- _Page_
------------------------------------------------

A. There are two types of lasers used for etching or scribing (laser engraving) metal surfaces. YAG (for yttrium, aluminum, garnet) is a crystalline, solid-state laser that emits a wavelength of 1.064 micrometers (1064 nanometers). This type of laser is capable of scribing right through the anodic coating to the bare substrate underneath. Turning the power to maximum will determine how deep the engraving is and how rough it leaves the metallic surface. The anodic coating can be removed in this process. Operating on a very low power setting, the YAG laser may be capable of removing “color” from an anodic coating without removing the coating.

------------------------------------------------

- _Exercise data_
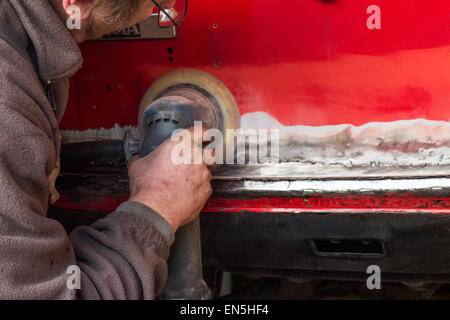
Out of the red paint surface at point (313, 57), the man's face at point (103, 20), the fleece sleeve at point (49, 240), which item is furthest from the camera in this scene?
the red paint surface at point (313, 57)

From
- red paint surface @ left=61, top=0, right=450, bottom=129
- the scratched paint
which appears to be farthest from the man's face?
the scratched paint

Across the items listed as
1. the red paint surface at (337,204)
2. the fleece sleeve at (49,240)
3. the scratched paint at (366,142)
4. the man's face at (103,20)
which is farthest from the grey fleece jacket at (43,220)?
the scratched paint at (366,142)

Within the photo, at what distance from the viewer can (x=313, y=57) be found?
4.79ft

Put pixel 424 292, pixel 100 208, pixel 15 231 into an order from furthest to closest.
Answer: pixel 424 292, pixel 100 208, pixel 15 231

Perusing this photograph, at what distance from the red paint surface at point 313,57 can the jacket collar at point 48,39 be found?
452mm

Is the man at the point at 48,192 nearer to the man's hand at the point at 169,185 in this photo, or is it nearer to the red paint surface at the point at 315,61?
the man's hand at the point at 169,185

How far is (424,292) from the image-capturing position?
7.82 ft

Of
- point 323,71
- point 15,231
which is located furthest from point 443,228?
point 15,231

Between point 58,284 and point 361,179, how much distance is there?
0.89 m

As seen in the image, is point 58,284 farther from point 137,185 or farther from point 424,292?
point 424,292

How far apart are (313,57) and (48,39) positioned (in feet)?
2.44

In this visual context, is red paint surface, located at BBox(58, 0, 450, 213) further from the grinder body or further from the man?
the man

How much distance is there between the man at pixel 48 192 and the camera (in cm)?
97

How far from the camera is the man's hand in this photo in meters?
1.29
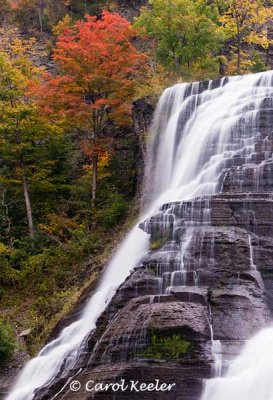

------------------------------------------------

- _Challenges_
• a. Render every nonblank line of the records above as a Markdown table with the columns "Row" and "Line," numbering the rows in order and omitting the picture lines.
• b. Continue the passage on laser etching of anodized metal from its final sentence.

- _Solved tasks_
• a.
| Row | Line |
|---|---|
| 1 | Out of the red paint surface at point (313, 57), the man's face at point (103, 20), the fleece sleeve at point (49, 240), which item is furthest from the camera in this scene? |
| 2 | the red paint surface at point (313, 57) |
| 3 | From |
| 4 | - red paint surface @ left=61, top=0, right=450, bottom=129 |
| 5 | - the scratched paint |
| 6 | which appears to be farthest from the man's face? |
| 7 | the scratched paint |
| 8 | Across the items listed as |
| 9 | 1. the red paint surface at (337,204) |
| 10 | 2. the fleece sleeve at (49,240) |
| 11 | 3. the scratched paint at (366,142) |
| 12 | 4. the man's face at (103,20) |
| 13 | which is farthest from the grey fleece jacket at (43,220)? |
| 14 | the scratched paint at (366,142) |
| 15 | Within the photo, at what distance from the viewer can (x=313, y=57) be found? |
| 16 | 4.79ft |
| 17 | Put pixel 424 292, pixel 100 208, pixel 15 231 into an order from furthest to closest. |
| 18 | Answer: pixel 424 292, pixel 100 208, pixel 15 231 |
| 19 | Perusing this photograph, at what distance from the red paint surface at point 313,57 can the jacket collar at point 48,39 be found? |
| 20 | 452mm |
| 21 | Is the man at the point at 48,192 nearer to the man's hand at the point at 169,185 in this photo, or is it nearer to the red paint surface at the point at 315,61? |
| 22 | the man's hand at the point at 169,185 |
| 23 | How far is (424,292) from the image-capturing position? |
| 24 | 7.82 ft |
| 25 | Of |
| 26 | - point 323,71 |
| 27 | - point 15,231 |
| 28 | which is located furthest from point 443,228? |
| 29 | point 15,231 |
| 30 | Between point 58,284 and point 361,179, how much distance is there? |
| 31 | 0.89 m |
| 32 | As seen in the image, is point 58,284 farther from point 137,185 or farther from point 424,292? |
| 33 | point 424,292 |
| 34 | How far apart are (313,57) and (48,39) positioned (in feet)? |
| 35 | 2.44 |
| 36 | In this visual context, is red paint surface, located at BBox(58, 0, 450, 213) further from the grinder body or further from the man? |
| 37 | the man |
| 38 | How much distance is there between the man at pixel 48 192 and the camera (in cm)? |
| 39 | 97 |
| 40 | How far from the camera is the man's hand in this photo in meters? |
| 41 | 1.29 |

• b.
The other type of laser engraver uses a combination of gases (carbon dioxide, nitrogen and helium) to emit a wavelength of 10.6 micrometers, which is virtually the same as that of aluminum. In this case, the engraving mechanism absorbs the dyed color in the anodic coating. The color is removed, but no anodic coating is actually removed. The rate of absorption of the color from the anodic coating is determined by the anodic coating thickness and the power output of the laser. The color is more quickly absorbed in thinner coatings and less quickly in thicker coatings. If you had a black anodized coating, for instance, the laser absorbs the black color, leaving the aluminum color “engraved” anodic surface. If the coating is clear, the engraved results may be a mixed bag. With clear anodic coatings, the depth of color (usually shades of gray) is dependent on both the alloy and temper of the part being engraved, as well as the anodic coating thickness. Generally, the more coating thickness, the darker the clear color.

Test the integrity of the anodic coating of the engraved areas with a continuity meter. No continuity indicates the anodic coating has not been removed and continuity indicates the coating has been removed.